Un éboulis au cimetière
Nous sommes à Saint-Hyacinthe, au printemps 1917, à la fin du mois de mars. Comme chaque année, la crue de la rivière Yamaska est importante. Ce cours d’eau draine un grand territoire aux terres fertiles. Conséquemment, il est exploité depuis plusieurs décennies pour l’agriculture. On y déboise les terres, on creuse des fossés et des collecteurs d’eau de ruissellement qui, tous, mènent à la rivière. L’impact de cette grande quantité d’eau collectée s’exprime donc, chaque année, par une importante crue des eaux de la Yamaska au moment de la fonte des neiges.

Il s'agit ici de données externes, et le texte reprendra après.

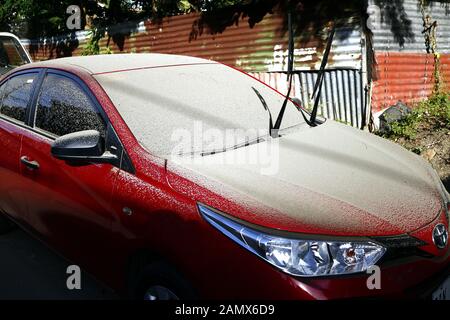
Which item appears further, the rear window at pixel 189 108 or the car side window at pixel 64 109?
the car side window at pixel 64 109

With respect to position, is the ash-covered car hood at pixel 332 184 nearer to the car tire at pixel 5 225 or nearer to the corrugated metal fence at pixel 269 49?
the car tire at pixel 5 225

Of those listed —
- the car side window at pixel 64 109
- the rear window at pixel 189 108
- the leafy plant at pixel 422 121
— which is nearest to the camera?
the rear window at pixel 189 108

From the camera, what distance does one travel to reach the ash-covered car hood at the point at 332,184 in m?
1.92

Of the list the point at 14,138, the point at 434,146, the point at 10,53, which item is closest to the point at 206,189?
the point at 14,138

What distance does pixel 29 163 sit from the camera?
2.99 m

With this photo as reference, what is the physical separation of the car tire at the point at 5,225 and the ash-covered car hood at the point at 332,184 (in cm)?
233

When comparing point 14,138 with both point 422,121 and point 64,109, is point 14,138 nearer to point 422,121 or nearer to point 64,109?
point 64,109

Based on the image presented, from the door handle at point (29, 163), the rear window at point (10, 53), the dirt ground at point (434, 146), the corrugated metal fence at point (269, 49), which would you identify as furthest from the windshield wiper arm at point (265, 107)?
the rear window at point (10, 53)

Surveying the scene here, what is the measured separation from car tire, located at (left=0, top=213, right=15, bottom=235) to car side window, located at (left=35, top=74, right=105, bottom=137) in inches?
48.2

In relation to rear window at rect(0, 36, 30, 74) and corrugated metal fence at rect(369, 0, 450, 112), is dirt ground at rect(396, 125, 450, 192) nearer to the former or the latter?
corrugated metal fence at rect(369, 0, 450, 112)

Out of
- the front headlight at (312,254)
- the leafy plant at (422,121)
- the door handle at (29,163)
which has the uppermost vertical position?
the door handle at (29,163)

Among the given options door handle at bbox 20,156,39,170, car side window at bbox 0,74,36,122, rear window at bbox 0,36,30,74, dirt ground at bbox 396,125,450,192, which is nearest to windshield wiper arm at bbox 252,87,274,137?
door handle at bbox 20,156,39,170
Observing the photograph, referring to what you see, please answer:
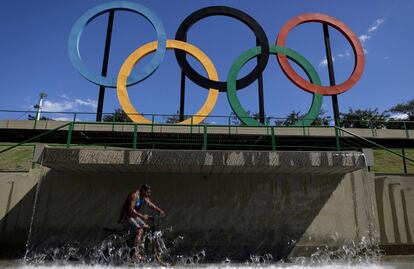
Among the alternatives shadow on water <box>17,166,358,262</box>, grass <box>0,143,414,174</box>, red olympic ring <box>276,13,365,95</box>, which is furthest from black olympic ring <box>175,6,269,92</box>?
grass <box>0,143,414,174</box>

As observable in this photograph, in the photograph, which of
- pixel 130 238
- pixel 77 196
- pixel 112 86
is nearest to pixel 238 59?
pixel 112 86

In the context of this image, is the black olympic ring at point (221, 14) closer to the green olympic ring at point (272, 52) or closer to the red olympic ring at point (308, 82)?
the green olympic ring at point (272, 52)

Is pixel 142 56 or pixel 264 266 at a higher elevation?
pixel 142 56

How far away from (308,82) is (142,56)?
10168 millimetres

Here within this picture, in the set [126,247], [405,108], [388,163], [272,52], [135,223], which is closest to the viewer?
[135,223]

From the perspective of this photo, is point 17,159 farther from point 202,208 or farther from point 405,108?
point 405,108

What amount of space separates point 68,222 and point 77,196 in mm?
812

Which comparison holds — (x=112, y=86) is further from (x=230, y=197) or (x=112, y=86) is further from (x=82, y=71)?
(x=230, y=197)

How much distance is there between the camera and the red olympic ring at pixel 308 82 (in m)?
20.6

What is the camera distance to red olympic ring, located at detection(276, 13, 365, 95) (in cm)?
2064

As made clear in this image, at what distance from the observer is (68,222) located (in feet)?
34.3

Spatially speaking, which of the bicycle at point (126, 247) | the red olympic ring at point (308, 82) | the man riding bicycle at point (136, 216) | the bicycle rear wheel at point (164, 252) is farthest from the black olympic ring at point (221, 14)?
the man riding bicycle at point (136, 216)

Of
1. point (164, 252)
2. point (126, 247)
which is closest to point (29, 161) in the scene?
point (126, 247)

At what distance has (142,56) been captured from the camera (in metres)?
20.5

Donc, durant la dernière semaine du mois de mars 1917, la température monte, nous sommes en pleine période de dégel. Les journaux locaux rapportent que le mardi 27 mars, l’inondation des quartiers maskoutains en bordure de la rivière est à son sommet. Les eaux n’ont jamais été aussi hautes depuis au moins quatre ans, y lit-on. Dans la nuit du vendredi 30 mars, jusqu’au lendemain, un grand choc secoue la terre du cimetière de la cathédrale, à Saint-Hyacinthe-le-Confesseur, et sa partie sud est emportée par toute cette eau qui dévale la pente vers la rivière. Cette section du cimetière est adossée à un méandre de la rivière Yamaska, situation particulièrement sensible à ce genre d’événement à cause de la pression exercée par l’eau de l’inondation. Cette fragilité est accrue par la présence, dans ce secteur, d’une couche d’argile sous-jacente. Votre chroniqueur jardinier et ex-fossoyeur a d’ailleurs constaté cette nature argileuse du sol, son instabilité et sa tendance à s’ébouler en période printanière, rendant particulièrement compliqué et pénible le creusage des fosses à la pelle. (J’aurai une petite anecdote à vous raconter à ce sujet)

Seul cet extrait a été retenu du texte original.